3-3-2- La rupture est un traumatisme qui n'est ni pensé ni métabolisé. Angoisse et mécanismes de défense: adaptation passive, passage à l'acte, inhibition.

Le réel 381 surgit, avec son cortège d'angoisses. L'appareil psychique ne peut contenir les affects. Ce peut être dû au manque de maturité de l'enfant: C'est le cas de "l'angoisse catastrophique du nourrisson" décrite par BION (1962). Lorsque l'absence de la mère se prolonge trop, lorsqu'elle n'est pas mise en mots par l'entourage, elle reste incompréhensible pour l'enfant, qui ne peut élaborer ces émotions éprouvées trop fortement. Ces éléments restent présents dans son psychisme sous la forme "d'éléments toxiques" ou "éléments béta". Les expériences précoces de rupture, de discontinuités non verbalisées, non prévisibles, de la présence maternelle, sont vécues par le sujet comme une menace à la fois contre cette continuité d'investissement de soi et contre la continuité du sentiment d'existence. Elles rendent insupportables la frustration, le manque . Lorsque l'enfant vit une rupture, quelque chose d'une séparation, d'un deuil, qui ne sont pas parlés, mis en mots par son entourage, il ne peut rien en faire. En perpétuelle incertitude sur l'avenir proche, il ne parvient ni à se constituer une mémoire, un substrat sécuritaire, ni à projeter des attentes. Les affects sont évacués au fur et à mesure, qu'ils soient porteurs de plaisir ou de déplaisir, l'angoisse n'est pas élaborée et peut surgir à tout moment. La loi qui impose une énergie constante dans le psychisme, fait que ce dernier doit se décharger de ces affects pour rétablir l'équilibre. Des symptômes moteurs dérangeants ou inquiétants, de la violence dirigée contre autrui ou contre soi-même, peuvent en être des exutoires.

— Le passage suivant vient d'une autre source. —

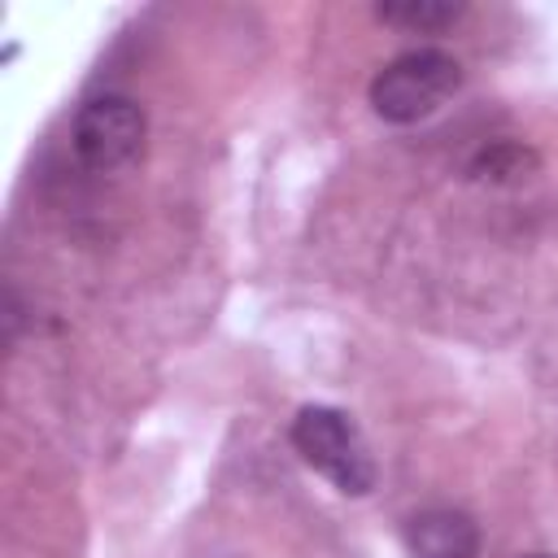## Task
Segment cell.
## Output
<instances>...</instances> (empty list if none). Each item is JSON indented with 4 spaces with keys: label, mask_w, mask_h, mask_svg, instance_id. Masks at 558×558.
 <instances>
[{
    "label": "cell",
    "mask_w": 558,
    "mask_h": 558,
    "mask_svg": "<svg viewBox=\"0 0 558 558\" xmlns=\"http://www.w3.org/2000/svg\"><path fill=\"white\" fill-rule=\"evenodd\" d=\"M462 87V65L440 48H410L371 78V109L384 122L410 126L432 118Z\"/></svg>",
    "instance_id": "6da1fadb"
},
{
    "label": "cell",
    "mask_w": 558,
    "mask_h": 558,
    "mask_svg": "<svg viewBox=\"0 0 558 558\" xmlns=\"http://www.w3.org/2000/svg\"><path fill=\"white\" fill-rule=\"evenodd\" d=\"M375 17L388 26H401V31L436 35L462 17V4H453V0H388V4H375Z\"/></svg>",
    "instance_id": "5b68a950"
},
{
    "label": "cell",
    "mask_w": 558,
    "mask_h": 558,
    "mask_svg": "<svg viewBox=\"0 0 558 558\" xmlns=\"http://www.w3.org/2000/svg\"><path fill=\"white\" fill-rule=\"evenodd\" d=\"M292 445L336 493L366 497L375 488V458L349 414L331 405H305L292 418Z\"/></svg>",
    "instance_id": "7a4b0ae2"
},
{
    "label": "cell",
    "mask_w": 558,
    "mask_h": 558,
    "mask_svg": "<svg viewBox=\"0 0 558 558\" xmlns=\"http://www.w3.org/2000/svg\"><path fill=\"white\" fill-rule=\"evenodd\" d=\"M410 558H480V527L471 514L436 506L405 523Z\"/></svg>",
    "instance_id": "277c9868"
},
{
    "label": "cell",
    "mask_w": 558,
    "mask_h": 558,
    "mask_svg": "<svg viewBox=\"0 0 558 558\" xmlns=\"http://www.w3.org/2000/svg\"><path fill=\"white\" fill-rule=\"evenodd\" d=\"M74 157L92 170V174H118L126 166H135L144 157L148 144V118L144 105L131 96H92L78 113H74V131H70Z\"/></svg>",
    "instance_id": "3957f363"
}]
</instances>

Marie-Ange , rencontrée pendant un peu plus d'une année en rééducation, et dont il sera relaté des moments du "parcours rééducatif", semble avoir connu cette insécurité au sein de sa famille, cette défaillance de la permanence de la mère et de la fonction contenante et conteneur de celle-ci. La mère, malade mentale, a subi plusieurs hospitalisations. La fillette, âgée de quatre mois, en a été séparée pendant une année, et hébergée en famille d'accueil. On peut faire l'hypothèse, sans doute, que c'est une des raisons pour lesquelles toute rupture, toute absence, prend dès lors des formes "catastrophiques" pour Marie-Ange.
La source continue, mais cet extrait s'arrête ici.